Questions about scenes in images
* start *
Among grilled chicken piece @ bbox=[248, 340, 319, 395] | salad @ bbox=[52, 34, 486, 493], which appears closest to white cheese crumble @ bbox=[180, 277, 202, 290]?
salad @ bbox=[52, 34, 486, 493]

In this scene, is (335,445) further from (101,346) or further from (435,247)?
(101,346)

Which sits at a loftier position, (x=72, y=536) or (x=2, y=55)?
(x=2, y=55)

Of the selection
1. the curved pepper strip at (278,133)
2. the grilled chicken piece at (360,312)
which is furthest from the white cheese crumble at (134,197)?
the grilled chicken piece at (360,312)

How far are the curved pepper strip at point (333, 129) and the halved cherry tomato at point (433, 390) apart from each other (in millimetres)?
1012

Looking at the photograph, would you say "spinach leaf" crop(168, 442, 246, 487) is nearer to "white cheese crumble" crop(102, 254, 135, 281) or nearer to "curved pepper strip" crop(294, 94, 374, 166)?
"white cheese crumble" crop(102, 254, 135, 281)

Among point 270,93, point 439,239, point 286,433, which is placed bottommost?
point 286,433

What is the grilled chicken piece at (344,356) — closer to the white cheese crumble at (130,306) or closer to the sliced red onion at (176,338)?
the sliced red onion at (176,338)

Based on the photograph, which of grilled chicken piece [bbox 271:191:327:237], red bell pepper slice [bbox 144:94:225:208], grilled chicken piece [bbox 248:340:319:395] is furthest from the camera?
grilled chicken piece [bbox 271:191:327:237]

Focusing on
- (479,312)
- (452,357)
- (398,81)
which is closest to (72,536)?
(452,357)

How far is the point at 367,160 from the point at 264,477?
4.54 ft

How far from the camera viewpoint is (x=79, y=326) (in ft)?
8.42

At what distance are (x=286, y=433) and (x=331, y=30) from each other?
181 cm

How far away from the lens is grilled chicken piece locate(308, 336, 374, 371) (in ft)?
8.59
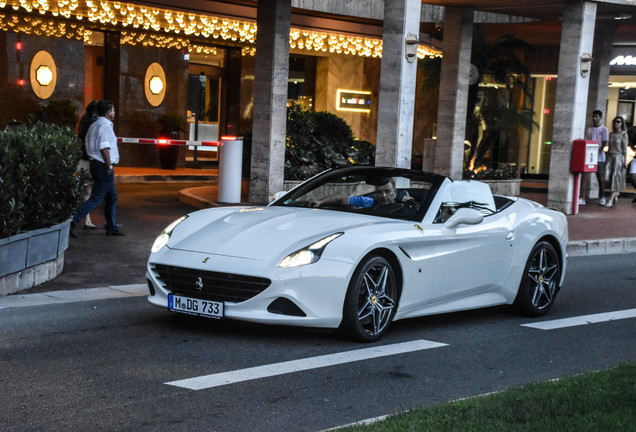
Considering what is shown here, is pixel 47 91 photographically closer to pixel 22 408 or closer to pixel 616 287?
pixel 616 287

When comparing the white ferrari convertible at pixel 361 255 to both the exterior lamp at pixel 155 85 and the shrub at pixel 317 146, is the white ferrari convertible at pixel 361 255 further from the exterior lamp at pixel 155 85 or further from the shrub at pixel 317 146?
the exterior lamp at pixel 155 85

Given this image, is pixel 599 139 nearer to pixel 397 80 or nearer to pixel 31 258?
pixel 397 80

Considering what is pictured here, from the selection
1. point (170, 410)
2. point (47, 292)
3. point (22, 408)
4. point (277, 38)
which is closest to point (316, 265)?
point (170, 410)

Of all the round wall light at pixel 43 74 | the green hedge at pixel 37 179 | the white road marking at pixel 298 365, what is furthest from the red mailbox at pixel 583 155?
the white road marking at pixel 298 365

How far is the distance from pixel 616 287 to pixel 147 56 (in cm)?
1837

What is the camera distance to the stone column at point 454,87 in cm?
2375

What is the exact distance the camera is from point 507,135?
2597 centimetres

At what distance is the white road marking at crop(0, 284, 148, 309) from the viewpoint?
873cm

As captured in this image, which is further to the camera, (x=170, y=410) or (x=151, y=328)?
(x=151, y=328)

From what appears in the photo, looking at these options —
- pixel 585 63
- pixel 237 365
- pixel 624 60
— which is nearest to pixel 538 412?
pixel 237 365

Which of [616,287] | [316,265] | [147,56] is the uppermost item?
[147,56]

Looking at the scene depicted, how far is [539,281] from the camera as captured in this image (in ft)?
30.8

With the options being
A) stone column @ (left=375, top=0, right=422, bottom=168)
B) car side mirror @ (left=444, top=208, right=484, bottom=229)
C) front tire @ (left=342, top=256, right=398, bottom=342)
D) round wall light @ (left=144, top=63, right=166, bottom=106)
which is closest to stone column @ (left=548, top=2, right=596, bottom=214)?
stone column @ (left=375, top=0, right=422, bottom=168)

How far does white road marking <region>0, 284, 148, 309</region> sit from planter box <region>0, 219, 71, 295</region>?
22cm
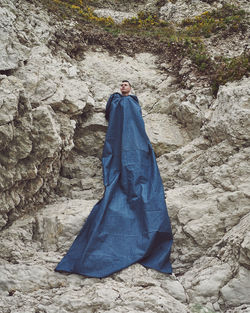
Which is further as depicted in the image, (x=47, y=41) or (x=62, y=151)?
(x=47, y=41)

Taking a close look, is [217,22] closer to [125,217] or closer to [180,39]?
[180,39]

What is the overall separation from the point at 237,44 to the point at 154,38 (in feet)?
6.85

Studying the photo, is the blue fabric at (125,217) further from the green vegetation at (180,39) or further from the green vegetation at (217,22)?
the green vegetation at (217,22)

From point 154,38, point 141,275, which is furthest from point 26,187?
point 154,38

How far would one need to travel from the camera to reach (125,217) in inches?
136

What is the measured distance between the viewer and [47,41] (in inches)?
214

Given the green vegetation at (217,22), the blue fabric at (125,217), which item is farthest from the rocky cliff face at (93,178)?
the green vegetation at (217,22)

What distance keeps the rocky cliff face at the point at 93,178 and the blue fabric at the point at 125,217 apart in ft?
0.50

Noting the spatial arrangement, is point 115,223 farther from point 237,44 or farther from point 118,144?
point 237,44

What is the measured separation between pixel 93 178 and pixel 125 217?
132cm

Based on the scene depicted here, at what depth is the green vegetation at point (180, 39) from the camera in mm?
5233

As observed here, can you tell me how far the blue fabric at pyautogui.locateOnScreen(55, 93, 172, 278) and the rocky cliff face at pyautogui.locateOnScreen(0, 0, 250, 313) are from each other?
0.50 feet

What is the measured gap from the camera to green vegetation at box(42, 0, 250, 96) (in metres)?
5.23

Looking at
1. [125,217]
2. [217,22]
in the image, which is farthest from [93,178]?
[217,22]
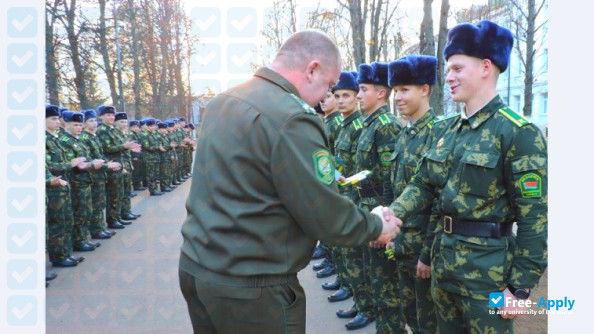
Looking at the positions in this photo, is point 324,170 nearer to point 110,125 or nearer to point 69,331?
point 69,331

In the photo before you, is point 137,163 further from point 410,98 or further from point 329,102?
point 410,98

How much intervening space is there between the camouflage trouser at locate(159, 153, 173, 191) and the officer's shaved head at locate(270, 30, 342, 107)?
12.7 m

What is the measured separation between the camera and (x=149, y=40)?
905 inches

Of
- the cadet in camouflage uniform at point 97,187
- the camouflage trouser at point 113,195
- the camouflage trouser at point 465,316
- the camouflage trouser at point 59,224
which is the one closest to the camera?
the camouflage trouser at point 465,316

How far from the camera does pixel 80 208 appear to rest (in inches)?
285

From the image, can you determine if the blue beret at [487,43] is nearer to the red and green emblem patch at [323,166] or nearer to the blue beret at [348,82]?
the red and green emblem patch at [323,166]

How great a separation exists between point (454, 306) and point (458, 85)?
1200 millimetres

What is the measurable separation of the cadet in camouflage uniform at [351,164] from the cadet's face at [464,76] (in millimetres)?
1486

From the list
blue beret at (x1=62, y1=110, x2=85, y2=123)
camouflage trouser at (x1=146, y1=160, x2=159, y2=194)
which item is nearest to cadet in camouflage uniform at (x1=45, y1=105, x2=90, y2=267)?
blue beret at (x1=62, y1=110, x2=85, y2=123)

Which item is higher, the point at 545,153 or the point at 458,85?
the point at 458,85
* end *
◆ Given exercise
Copy each line in full and exactly, omitting any picture.

◆ Solution for this exercise
Among grilled chicken piece @ bbox=[248, 340, 319, 395] | salad @ bbox=[52, 34, 486, 493], which appears closest to white cheese crumble @ bbox=[180, 277, 202, 290]?
salad @ bbox=[52, 34, 486, 493]

In this scene, is (335,445) further from (101,346) or further from (435,247)?
(101,346)

Which sits at a loftier position, (x=72, y=536) or (x=2, y=55)?
(x=2, y=55)

Of the selection
1. the curved pepper strip at (278,133)
2. the grilled chicken piece at (360,312)
which is furthest from the white cheese crumble at (134,197)?
the grilled chicken piece at (360,312)

How far are the curved pepper strip at point (333, 129) and the halved cherry tomato at point (433, 390) apart from each other (in millimetres)?
1012

Looking at the photograph, would you say "spinach leaf" crop(168, 442, 246, 487) is nearer to "white cheese crumble" crop(102, 254, 135, 281) or nearer to "curved pepper strip" crop(294, 94, 374, 166)?
"white cheese crumble" crop(102, 254, 135, 281)

Among point 270,93, point 439,239, point 286,433, which is placed bottommost?
point 286,433

What is the grilled chicken piece at (344,356) — closer to the white cheese crumble at (130,306) or closer to the sliced red onion at (176,338)?
the sliced red onion at (176,338)

Based on the photograph, which of grilled chicken piece [bbox 271:191:327:237], red bell pepper slice [bbox 144:94:225:208], grilled chicken piece [bbox 248:340:319:395] is furthest from the camera?
grilled chicken piece [bbox 271:191:327:237]

Focusing on
- (479,312)
- (452,357)
- (398,81)
which is closest to (72,536)?
(452,357)

How far is the point at 367,160 from the point at 264,477?
4.54 ft

How far from the camera viewpoint is (x=79, y=326) (in ft)?
8.42

At what distance are (x=286, y=433) and (x=331, y=30) from each other?
181 cm

How far away from the lens is grilled chicken piece locate(308, 336, 374, 371) (in ft)?
8.59
Considering what is shown here, is pixel 47 91 photographically closer to pixel 22 408 or closer to pixel 616 287?
pixel 616 287

When comparing the white ferrari convertible at pixel 361 255 to both the exterior lamp at pixel 155 85 and the shrub at pixel 317 146, is the white ferrari convertible at pixel 361 255 further from the exterior lamp at pixel 155 85 or further from the shrub at pixel 317 146?
the exterior lamp at pixel 155 85

Given this image, is pixel 599 139 nearer to pixel 397 80 or nearer to pixel 31 258?
pixel 397 80

Considering what is pictured here, from the selection
1. point (170, 410)
2. point (47, 292)
3. point (22, 408)
4. point (277, 38)
which is closest to point (316, 265)?
point (170, 410)

Of all the round wall light at pixel 43 74 | the green hedge at pixel 37 179 | the white road marking at pixel 298 365, what is furthest from the red mailbox at pixel 583 155?
the white road marking at pixel 298 365

How far is the distance from pixel 616 287 to pixel 147 56 (in cm)?
1837

What is the camera distance to the stone column at point 454,87 in cm?
2375

What is the exact distance the camera is from point 507,135?
2597 centimetres

At what distance is the white road marking at crop(0, 284, 148, 309) from the viewpoint?
873cm

As captured in this image, which is further to the camera, (x=170, y=410) or (x=151, y=328)?
(x=151, y=328)

From what appears in the photo, looking at these options —
- pixel 585 63
- pixel 237 365
- pixel 624 60
— which is nearest to pixel 538 412?
pixel 237 365

Which of [616,287] | [316,265] | [147,56] is the uppermost item?
[147,56]

Looking at the scene depicted, how far is [539,281] from the camera as captured in this image (in ft)?
30.8

With the options being
A) stone column @ (left=375, top=0, right=422, bottom=168)
B) car side mirror @ (left=444, top=208, right=484, bottom=229)
C) front tire @ (left=342, top=256, right=398, bottom=342)
D) round wall light @ (left=144, top=63, right=166, bottom=106)
which is closest to stone column @ (left=548, top=2, right=596, bottom=214)?
stone column @ (left=375, top=0, right=422, bottom=168)

How far does white road marking <region>0, 284, 148, 309</region> sit from planter box <region>0, 219, 71, 295</region>?
22cm
Which is further as depicted in the image, (x=47, y=41) or (x=62, y=151)?
(x=47, y=41)

Taking a close look, is [217,22] closer to [125,217] or closer to [180,39]?
[180,39]

What is the overall separation from the point at 237,44 to the point at 154,38 (in feet)?
6.85

Studying the photo, is the blue fabric at (125,217) further from the green vegetation at (180,39) or further from the green vegetation at (217,22)?
the green vegetation at (217,22)

From point 154,38, point 141,275, which is furthest from point 26,187?
point 154,38

How far would one need to travel from the camera to reach (125,217) in inches?
136

What is the measured distance between the viewer and [47,41] (in inches)?
214

Given the green vegetation at (217,22), the blue fabric at (125,217), which item is farthest from the rocky cliff face at (93,178)?
the green vegetation at (217,22)

What distance keeps the rocky cliff face at the point at 93,178 and the blue fabric at the point at 125,217 apart in ft?
0.50

Noting the spatial arrangement, is point 115,223 farther from point 237,44 or farther from point 118,144?
point 237,44

What is the measured separation between pixel 93 178 and pixel 125 217?
132cm

Based on the scene depicted here, at what depth is the green vegetation at point (180, 39) from the camera in mm?
5233

As observed here, can you tell me how far the blue fabric at pyautogui.locateOnScreen(55, 93, 172, 278) and the rocky cliff face at pyautogui.locateOnScreen(0, 0, 250, 313) are from each other?
0.50 feet

What is the measured gap from the camera to green vegetation at box(42, 0, 250, 96) (in metres)?
5.23

Looking at
1. [125,217]
2. [217,22]
in the image, which is farthest from [93,178]?
[217,22]
Looking at the positions in this photo, is point 324,170 nearer to point 110,125 or nearer to point 69,331?
point 69,331

In the photo before you, is point 137,163 further from point 410,98 or further from point 329,102?
point 410,98

How much intervening space is there between the camouflage trouser at locate(159, 153, 173, 191) and the officer's shaved head at locate(270, 30, 342, 107)?
12.7 m

What is the measured separation between the camera and (x=149, y=40)?
905 inches

Of
- the cadet in camouflage uniform at point 97,187
- the camouflage trouser at point 113,195
- the camouflage trouser at point 465,316
- the camouflage trouser at point 59,224
which is the one closest to the camera?
the camouflage trouser at point 465,316

How far from the camera does pixel 80 208 appear to rest (in inches)?
285

From the image, can you determine if the blue beret at [487,43] is nearer to the red and green emblem patch at [323,166] or nearer to the blue beret at [348,82]?
the red and green emblem patch at [323,166]

How great a separation exists between point (454, 306) and point (458, 85)?
1200 millimetres

What is the measurable separation of the cadet in camouflage uniform at [351,164] from the cadet's face at [464,76] (in millimetres)?
1486

From the list
blue beret at (x1=62, y1=110, x2=85, y2=123)
camouflage trouser at (x1=146, y1=160, x2=159, y2=194)
which item is nearest to cadet in camouflage uniform at (x1=45, y1=105, x2=90, y2=267)?
blue beret at (x1=62, y1=110, x2=85, y2=123)

Which item is higher, the point at 545,153 or the point at 458,85?
the point at 458,85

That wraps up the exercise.